** WORK REQUEST **
Copy the entries below exactly, but only from the line containing "class: Mammalia" through the final line.

START EXTRACTED INFORMATION

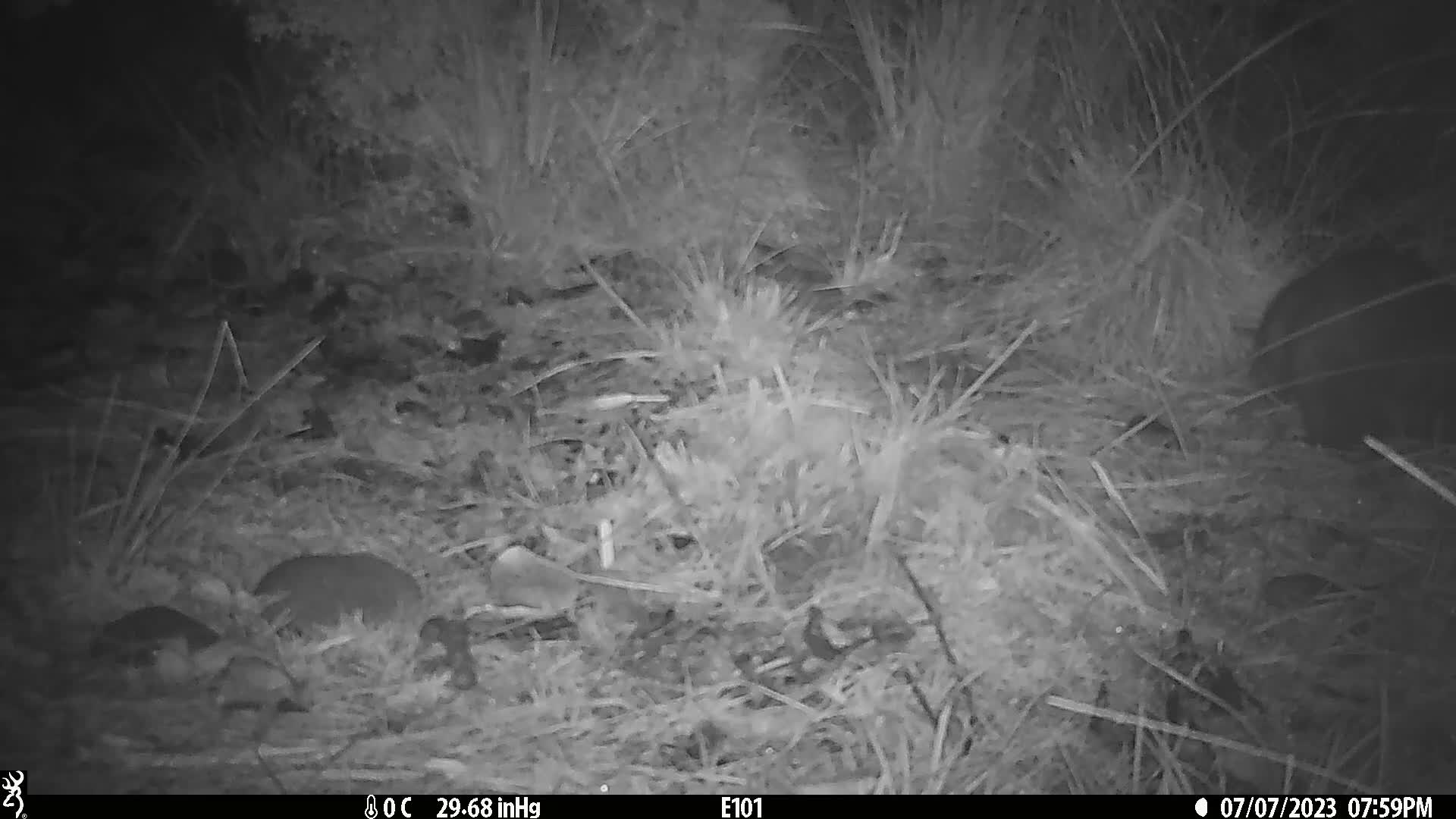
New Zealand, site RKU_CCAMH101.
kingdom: Animalia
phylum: Chordata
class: Mammalia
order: Diprotodontia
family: Phalangeridae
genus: Trichosurus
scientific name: Trichosurus vulpecula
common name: common brushtail possum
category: possum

END EXTRACTED INFORMATION

** PROBLEM SOLUTION **
class: Mammalia
order: Diprotodontia
family: Phalangeridae
genus: Trichosurus
scientific name: Trichosurus vulpecula
common name: common brushtail possum
category: possum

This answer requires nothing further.